At the centre of that transformation stood Usman dan Fodio — a Fulani Muslim scholar, jurist, reformer and revolutionary leader whose movement gave birth to the Sokoto Caliphate, also known as the Sultanate of Sokoto, one of the largest and most influential Islamic states in African history.
Far more than a regional kingdom, the Sokoto Caliphate represented a sophisticated attempt to organise society around Islamic law, scholarship, justice and moral accountability at a time when much of Africa was facing political fragmentation and, later, European colonial expansion.
The scholar who challenged power
Born in 1754 in Gobir, in present-day northern Nigeria, dan Fodio came from the Fulani people, a widely dispersed Muslim community known across West Africa for pastoralism, trade and Islamic scholarship. He was educated in Qur’anic sciences, Arabic, theology and Maliki jurisprudence, developing within a sophisticated network of Islamic learning that connected Hausaland to major centres of scholarship such as Timbuktu and beyond.
Long before European colonialism arrived, West Africa already possessed deeply rooted Islamic intellectual traditions. Mosques, manuscript libraries, scholarly networks and Qur’anic schools formed part of a flourishing Muslim civilisation stretching across the Sahel.
The Sokoto Caliphate stood as further evidence that sophisticated systems of law, education, governance and administration existed in Africa long before European powers claimed to bring “civilisation” to the continent.
Dan Fodio emerged from this environment but became increasingly critical of the political order around him. He condemned rulers whom he viewed as corrupt, oppressive and disconnected from Islamic principles. Excessive taxation, abuses of power and the mixing of Islamic governance with un-Islamic customs became central themes in his preaching.
His message resonated widely among Fulani pastoralists, Hausa peasants, merchants, scholars and students. What began as a religious reform movement gradually evolved into a broader social and political awakening.
Islam as a system of governance
For dan Fodio, Islam was never confined to private spirituality or ritual worship. It was a complete framework for governance, law, economics, ethics and social order.

He wrote extensively on leadership, justice, education and the responsibilities of rulers, arguing that political authority had to remain accountable to divine law rather than personal ambition, tribal loyalty or dynastic power.
This reflected a long-standing Islamic political tradition in which governance was inseparable from moral responsibility. Judges, scholars and rulers were all bound by Sharia and accountable before God.
At a time when secular political systems increasingly divorce morality and revelation from governance, dan Fodio represented a fundamentally different model — one in which political legitimacy was tied to justice, moral conduct and submission to divine principles.
Revolution and the rise of the Sokoto Caliphate
By 1804, tensions between dan Fodio’s movement and the rulers of Gobir had escalated into open confrontation. Facing persecution, he declared a jihad, understood not simply as warfare, but as a comprehensive struggle to restore justice and Islamic rule.
What followed became one of the most transformative political revolutions in African history.
Dan Fodio’s movement rapidly expanded across Hausaland, overthrowing several Hausa kingdoms and replacing fragmented political structures with a unified Islamic political order.
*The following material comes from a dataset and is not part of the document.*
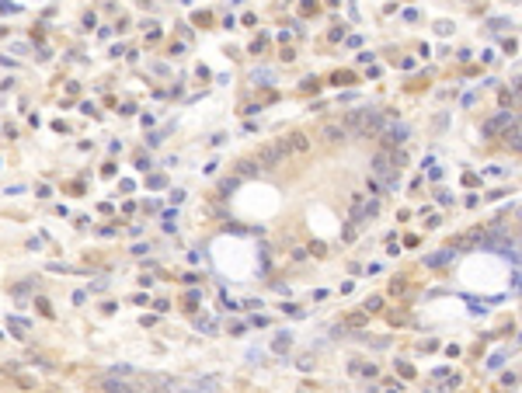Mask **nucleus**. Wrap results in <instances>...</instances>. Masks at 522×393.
Listing matches in <instances>:
<instances>
[{"instance_id":"f257e3e1","label":"nucleus","mask_w":522,"mask_h":393,"mask_svg":"<svg viewBox=\"0 0 522 393\" xmlns=\"http://www.w3.org/2000/svg\"><path fill=\"white\" fill-rule=\"evenodd\" d=\"M289 153V146H286V139H275V143H265L261 150H258V164L261 167H275L278 160Z\"/></svg>"},{"instance_id":"f03ea898","label":"nucleus","mask_w":522,"mask_h":393,"mask_svg":"<svg viewBox=\"0 0 522 393\" xmlns=\"http://www.w3.org/2000/svg\"><path fill=\"white\" fill-rule=\"evenodd\" d=\"M394 171H397V167H394V157H390V150H383V153H376V157H372V174H376V178H383L390 188L397 184V181H394Z\"/></svg>"},{"instance_id":"7ed1b4c3","label":"nucleus","mask_w":522,"mask_h":393,"mask_svg":"<svg viewBox=\"0 0 522 393\" xmlns=\"http://www.w3.org/2000/svg\"><path fill=\"white\" fill-rule=\"evenodd\" d=\"M383 112H366L362 115V125H359V136H376V132H383Z\"/></svg>"},{"instance_id":"20e7f679","label":"nucleus","mask_w":522,"mask_h":393,"mask_svg":"<svg viewBox=\"0 0 522 393\" xmlns=\"http://www.w3.org/2000/svg\"><path fill=\"white\" fill-rule=\"evenodd\" d=\"M320 136H324V139H327V143H345V139H348V129H345V125H341V122H327V125H324V132H320Z\"/></svg>"},{"instance_id":"39448f33","label":"nucleus","mask_w":522,"mask_h":393,"mask_svg":"<svg viewBox=\"0 0 522 393\" xmlns=\"http://www.w3.org/2000/svg\"><path fill=\"white\" fill-rule=\"evenodd\" d=\"M512 122H515V119H512V112H501V115H494L491 122H484V132L494 136V132H501L505 125H512Z\"/></svg>"},{"instance_id":"423d86ee","label":"nucleus","mask_w":522,"mask_h":393,"mask_svg":"<svg viewBox=\"0 0 522 393\" xmlns=\"http://www.w3.org/2000/svg\"><path fill=\"white\" fill-rule=\"evenodd\" d=\"M286 146H289V153H307L310 150V139L303 136V132H293V136L286 139Z\"/></svg>"},{"instance_id":"0eeeda50","label":"nucleus","mask_w":522,"mask_h":393,"mask_svg":"<svg viewBox=\"0 0 522 393\" xmlns=\"http://www.w3.org/2000/svg\"><path fill=\"white\" fill-rule=\"evenodd\" d=\"M404 139H407V129H404V125H394V129H387V139H383V143H387V150H390L394 143H404Z\"/></svg>"},{"instance_id":"6e6552de","label":"nucleus","mask_w":522,"mask_h":393,"mask_svg":"<svg viewBox=\"0 0 522 393\" xmlns=\"http://www.w3.org/2000/svg\"><path fill=\"white\" fill-rule=\"evenodd\" d=\"M362 115H366V112H348V115H345V122H341V125H345V129H348V132H359V125H362Z\"/></svg>"},{"instance_id":"1a4fd4ad","label":"nucleus","mask_w":522,"mask_h":393,"mask_svg":"<svg viewBox=\"0 0 522 393\" xmlns=\"http://www.w3.org/2000/svg\"><path fill=\"white\" fill-rule=\"evenodd\" d=\"M453 254H456L453 247H449V251H439V254H432V258H425V265H432V268H439V265H446V261H449Z\"/></svg>"},{"instance_id":"9d476101","label":"nucleus","mask_w":522,"mask_h":393,"mask_svg":"<svg viewBox=\"0 0 522 393\" xmlns=\"http://www.w3.org/2000/svg\"><path fill=\"white\" fill-rule=\"evenodd\" d=\"M352 216H355V219H362V216H366V206H362V195H352Z\"/></svg>"},{"instance_id":"9b49d317","label":"nucleus","mask_w":522,"mask_h":393,"mask_svg":"<svg viewBox=\"0 0 522 393\" xmlns=\"http://www.w3.org/2000/svg\"><path fill=\"white\" fill-rule=\"evenodd\" d=\"M505 139H508L512 150H519V129H515V122H512V132H505Z\"/></svg>"},{"instance_id":"f8f14e48","label":"nucleus","mask_w":522,"mask_h":393,"mask_svg":"<svg viewBox=\"0 0 522 393\" xmlns=\"http://www.w3.org/2000/svg\"><path fill=\"white\" fill-rule=\"evenodd\" d=\"M345 324H348V327H362V324H366V317H362V313H355V317H348Z\"/></svg>"},{"instance_id":"ddd939ff","label":"nucleus","mask_w":522,"mask_h":393,"mask_svg":"<svg viewBox=\"0 0 522 393\" xmlns=\"http://www.w3.org/2000/svg\"><path fill=\"white\" fill-rule=\"evenodd\" d=\"M105 390H129V386H125V383H115V379H108V383H105Z\"/></svg>"}]
</instances>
From this emerged the Sokoto Caliphate, which grew into one of the largest states in 19th-century Africa.
At its height, the caliphate stretched across much of present-day northern Nigeria and parts of Niger, Cameroon and Burkina Faso. Yet its strength did not rest solely on military expansion. Its durability came from institutions rooted in Islamic scholarship, administration and law.
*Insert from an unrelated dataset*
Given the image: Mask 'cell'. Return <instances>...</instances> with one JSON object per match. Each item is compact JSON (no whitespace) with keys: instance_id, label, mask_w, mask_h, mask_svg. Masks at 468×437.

Cities such as Sokoto, Kano, Katsina and Zaria became major centres of learning and governance. Islamic courts operated through qadis trained in jurisprudence, while scholars and teachers occupied central roles in public life. Arabic and Ajami literacy expanded widely, manuscript culture flourished and scholarly production increased across theology, law, governance and ethics.
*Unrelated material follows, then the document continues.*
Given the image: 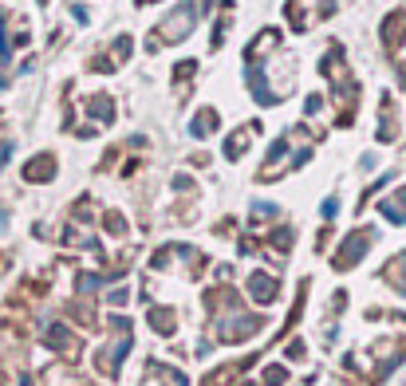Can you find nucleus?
I'll return each instance as SVG.
<instances>
[{"mask_svg":"<svg viewBox=\"0 0 406 386\" xmlns=\"http://www.w3.org/2000/svg\"><path fill=\"white\" fill-rule=\"evenodd\" d=\"M51 169H56V158H51V154H40V158H32V162H28L24 178L28 181H48Z\"/></svg>","mask_w":406,"mask_h":386,"instance_id":"obj_4","label":"nucleus"},{"mask_svg":"<svg viewBox=\"0 0 406 386\" xmlns=\"http://www.w3.org/2000/svg\"><path fill=\"white\" fill-rule=\"evenodd\" d=\"M382 213H387L391 221H406V190L394 193L391 201H382Z\"/></svg>","mask_w":406,"mask_h":386,"instance_id":"obj_7","label":"nucleus"},{"mask_svg":"<svg viewBox=\"0 0 406 386\" xmlns=\"http://www.w3.org/2000/svg\"><path fill=\"white\" fill-rule=\"evenodd\" d=\"M194 24H197V0H185L182 8L170 12V20H162V24L154 28V36H150L146 44H178V40H185L194 32Z\"/></svg>","mask_w":406,"mask_h":386,"instance_id":"obj_1","label":"nucleus"},{"mask_svg":"<svg viewBox=\"0 0 406 386\" xmlns=\"http://www.w3.org/2000/svg\"><path fill=\"white\" fill-rule=\"evenodd\" d=\"M371 241H375V233L371 229H359V233H351V241L344 244V249H339V253H335V268H351L359 260V256L367 253L371 249Z\"/></svg>","mask_w":406,"mask_h":386,"instance_id":"obj_2","label":"nucleus"},{"mask_svg":"<svg viewBox=\"0 0 406 386\" xmlns=\"http://www.w3.org/2000/svg\"><path fill=\"white\" fill-rule=\"evenodd\" d=\"M241 150H248V134L237 131L233 138H229V146H225V158H241Z\"/></svg>","mask_w":406,"mask_h":386,"instance_id":"obj_9","label":"nucleus"},{"mask_svg":"<svg viewBox=\"0 0 406 386\" xmlns=\"http://www.w3.org/2000/svg\"><path fill=\"white\" fill-rule=\"evenodd\" d=\"M146 386H185V378L182 374H174V371H166V367H150L146 371Z\"/></svg>","mask_w":406,"mask_h":386,"instance_id":"obj_5","label":"nucleus"},{"mask_svg":"<svg viewBox=\"0 0 406 386\" xmlns=\"http://www.w3.org/2000/svg\"><path fill=\"white\" fill-rule=\"evenodd\" d=\"M210 131H217V110H201L194 119V126H189V134H194V138H205Z\"/></svg>","mask_w":406,"mask_h":386,"instance_id":"obj_6","label":"nucleus"},{"mask_svg":"<svg viewBox=\"0 0 406 386\" xmlns=\"http://www.w3.org/2000/svg\"><path fill=\"white\" fill-rule=\"evenodd\" d=\"M391 280H394V284H398V288L406 292V253H403V256H398V260L391 265Z\"/></svg>","mask_w":406,"mask_h":386,"instance_id":"obj_10","label":"nucleus"},{"mask_svg":"<svg viewBox=\"0 0 406 386\" xmlns=\"http://www.w3.org/2000/svg\"><path fill=\"white\" fill-rule=\"evenodd\" d=\"M248 288H253V296H257L260 303L272 300V280H269V276H260V272H257V276L248 280Z\"/></svg>","mask_w":406,"mask_h":386,"instance_id":"obj_8","label":"nucleus"},{"mask_svg":"<svg viewBox=\"0 0 406 386\" xmlns=\"http://www.w3.org/2000/svg\"><path fill=\"white\" fill-rule=\"evenodd\" d=\"M398 40H406V12H391V20L382 24V44L398 48Z\"/></svg>","mask_w":406,"mask_h":386,"instance_id":"obj_3","label":"nucleus"}]
</instances>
The caliphate became one of the most intellectually active Islamic societies in sub-Saharan Africa.

British colonialism and the destruction of Islamic rule
Although often remembered through the lens of jihad, dan Fodio gradually withdrew from political leadership and dedicated his later years to teaching, writing and spiritual reflection until his death in 1817. Leadership consolidation and military administration were largely carried out by his brother Abdullahi dan Fodio and his son Muhammad Bello.
The Sokoto Caliphate continued for nearly a century after his death before confronting British colonial expansion in the early 20th century. In 1903, British forces defeated the caliphate following military campaigns across northern Nigeria. Sultan Muhammadu Attahiru I resisted colonial occupation but was eventually killed during retreat.
The colonial conquest did not simply remove a political authority. It dismantled an indigenous Islamic governance system that had rooted law, education and public administration within an Islamic framework.
European colonialism replaced indigenous Islamic political structures with foreign systems designed to subordinate Muslim societies economically, politically and intellectually under imperial rule.
Yet despite the collapse of its sovereignty, the intellectual and religious legacy of the Sokoto Caliphate endured. The Sultan of Sokoto remains an important symbolic Muslim authority in northern Nigeria today, while dan Fodio continues to be remembered as one of Africa’s most influential Islamic reformers.
More than two centuries later, the Sokoto Caliphate stands as a reminder that Africa’s Islamic history was never marginal or peripheral. It produced scholars, institutions and governing systems that sought to organise society around revelation, justice and moral accountability.
For many Muslims today, that legacy remains more than history. It remains evidence that Islamic civilisation in Africa once functioned not merely as belief or identity, but as governance, intellectual life and societal order.